Brano fornito:
# # # # # # #

I conflitti patrimoniali particolarmente aspri coinvolgono due o più familiari che pretendono di godere degli stessi beni (mobili e/o immobili) o delle stesse disponibilità (economiche o finanziarie). Un consulente, con competenze giuridiche, psicologiche e comunicative, può gestire la situazione purché tutti i diretti interessati capiscano di avere bisogno di aiuto e chiedano il suo supporto.

Questi scontri possono nascere (a) da scelte amministrative non condivise oppure (b) da interpretazioni divergenti delle norme che regolano il godimento o la successione dei diritti oppure (c) da volontà testamentarie confuse. Il consulente, oltre a capire la natura dei problemi e delle dinamiche affettive, dialoga anche per ristrutturare la relazione tra i congiunti; egli può gestire ciascuna delle tre fattispecie, purché sia messo in condizione di contattare tutti gli interessati per verificare in che modo ciascuno percepisce il problema e quanto ciascuno è disponibile a collaborare per risolverlo.

# # # # # # #

Compito 1:
Aggiorna il tratto del brano sui conflitti patrimoniali che va da "I conflitti patrimoniali" fino a "il suo supporto.", mettendo "mediatore" al posto di "consulente".
Il brano e l'elenco non hanno alcun legame tra loro.

Elenco disponibile:

# # # # # # #

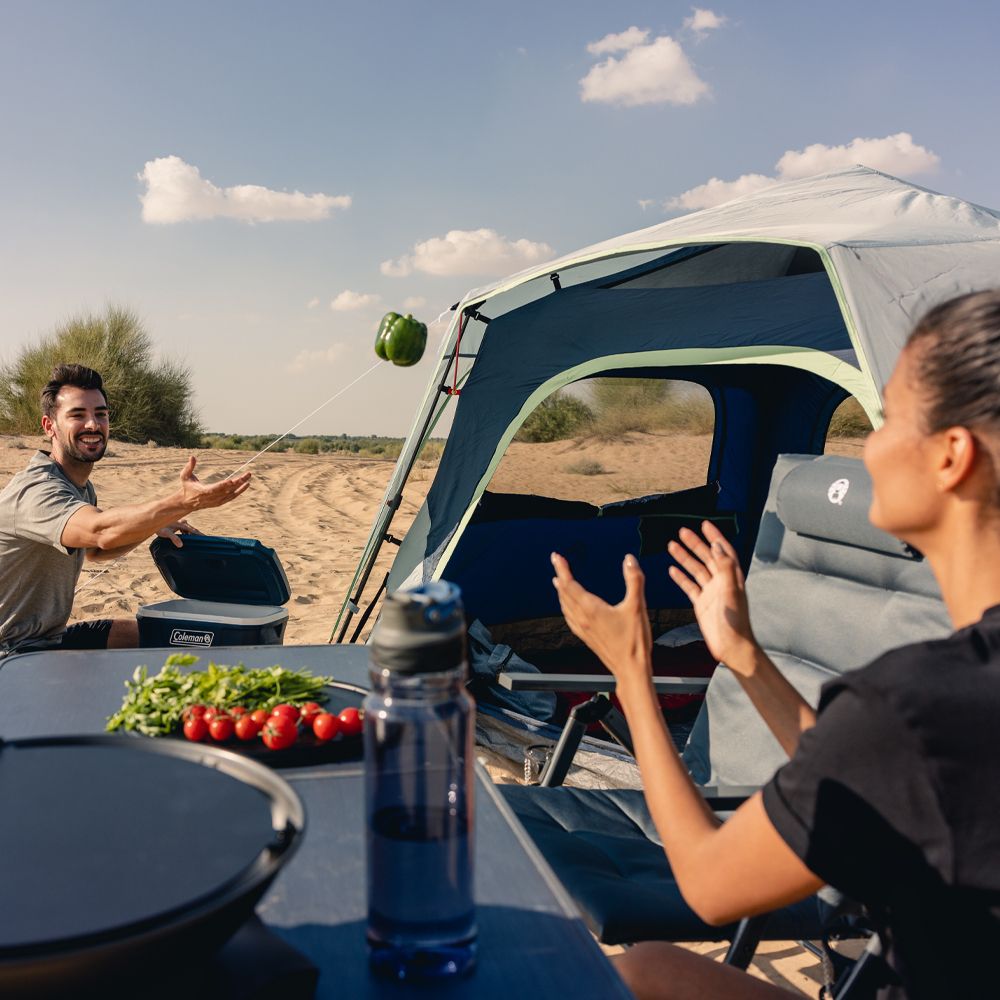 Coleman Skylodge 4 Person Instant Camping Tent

# # # # # # #

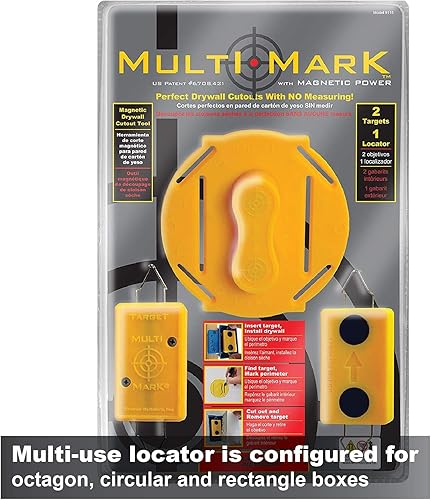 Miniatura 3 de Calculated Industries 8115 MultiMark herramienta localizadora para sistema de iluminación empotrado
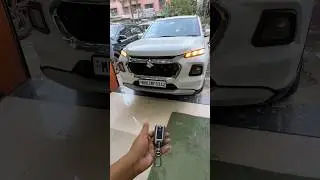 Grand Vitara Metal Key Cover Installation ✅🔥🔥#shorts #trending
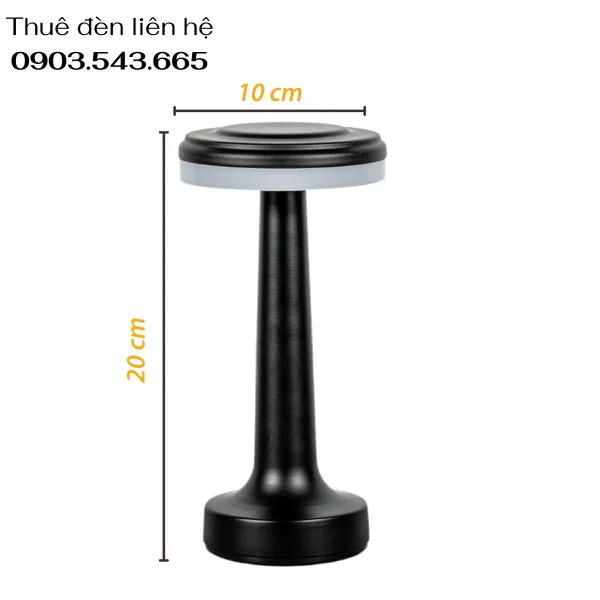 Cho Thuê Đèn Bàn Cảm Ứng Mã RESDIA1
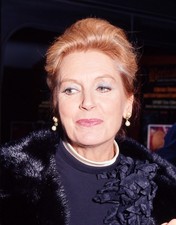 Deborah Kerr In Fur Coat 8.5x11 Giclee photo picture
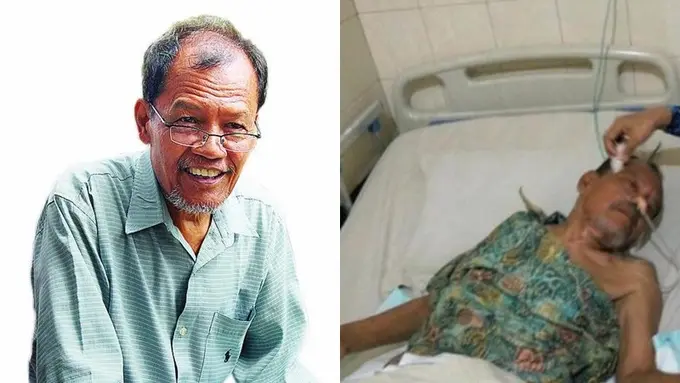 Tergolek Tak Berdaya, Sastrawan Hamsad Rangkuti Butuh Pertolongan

# # # # # # #

Compito 2:
Formatta come elenco numerato le righe dell'elenco che vanno da quella contenente "Miniatura 3 de" fino a quella contenente "Tergolek Tak Berdaya, Sastrawan", tralasciando le righe vuote e senza riportare le immagini.

Soluzione esercizio 1:
I conflitti patrimoniali particolarmente aspri coinvolgono due o più familiari che pretendono di godere degli stessi beni (mobili e/o immobili) o delle stesse disponibilità (economiche o finanziarie). Un mediatore, con competenze giuridiche, psicologiche e comunicative, può gestire la situazione purché tutti i diretti interessati capiscano di avere bisogno di aiuto e chiedano il suo supporto.

Soluzione esercizio 2:
1.  Miniatura 3 de Calculated Industries 8115 MultiMark herramienta localizadora para sistema de iluminación empotrado
2.  Grand Vitara Metal Key Cover Installation ✅🔥🔥#shorts #trending
3.  Cho Thuê Đèn Bàn Cảm Ứng Mã RESDIA1
4.  Deborah Kerr In Fur Coat 8.5x11 Giclee photo picture
5.  Tergolek Tak Berdaya, Sastrawan Hamsad Rangkuti Butuh Pertolongan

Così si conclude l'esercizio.